DeepSeek Under Scrutiny: Did the AI Lab Use Google’s Gemini to Train Its Latest Model?
Chinese AI lab DeepSeek is facing scrutiny amid speculation that its latest R1 reasoning AI model may have been trained, in part, using data from Google’s Gemini family of AI. The updated model, released last week, has shown strong performance on math and coding benchmarks, but the source of its training data remains undisclosed.
Sam Paech, an AI developer specializing in emotional intelligence evaluations, has presented evidence suggesting a link between DeepSeek’s R1-0528 model and Gemini outputs. According to Paech, the DeepSeek model exhibits preferences for words and expressions similar to those favored by Google’s Gemini 2.5 Pro, as detailed in an X post.
Another developer, known as the creator of SpeechMap, an AI “free speech eval,” noted that the DeepSeek model’s internal “thoughts” resemble Gemini traces.
This isn’t the first time DeepSeek has faced accusations of using data from competing AI models.
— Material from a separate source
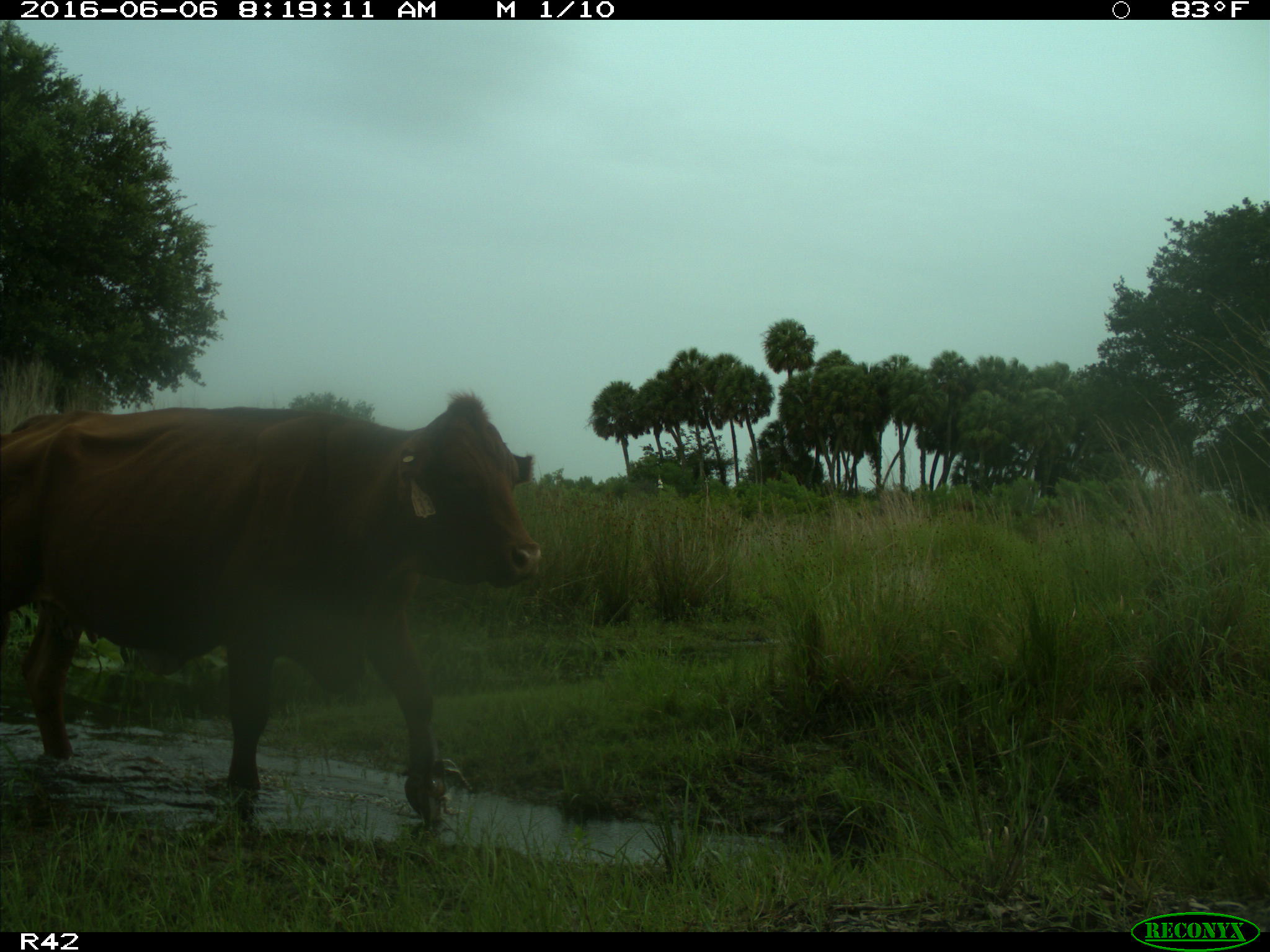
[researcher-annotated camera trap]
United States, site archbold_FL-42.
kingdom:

Last December, it was observed that DeepSeek’s V3 model often identified itself as ChatGPT, leading to suspicions of training on ChatGPT chat logs.
Earlier this year, the Financial Times reported that OpenAI had found evidence linking DeepSeek to distillation, a technique involving the extraction of data from larger, more capable AI models to train smaller ones. Bloomberg further reported that Microsoft detected significant data exfiltration through OpenAI developer accounts believed to be connected to DeepSeek in late 2024.
While distillation is a common practice, OpenAI’s terms of service prohibit the use of its model outputs to develop competing AI.
It’s important to note that AI models often misidentify themselves and converge on similar phrasing due to the increasing prevalence of AI-generated content on the open web. This “contamination” makes it challenging to filter AI outputs from training datasets.
Despite these challenges, experts like Nathan Lambert, a researcher at AI2, believe it is plausible that DeepSeek trained on Gemini data. Lambert suggested on X that using synthetic data from the best available API model could be a cost-effective strategy for DeepSeek, given its GPU resources and cash reserves.
In response to concerns about distillation, AI companies have been enhancing their security measures. OpenAI now requires ID verification for access to advanced models through its API, and Google has started summarizing traces generated by its AI Studio models. Anthropic has also announced plans to summarize its model’s traces to protect its competitive advantages.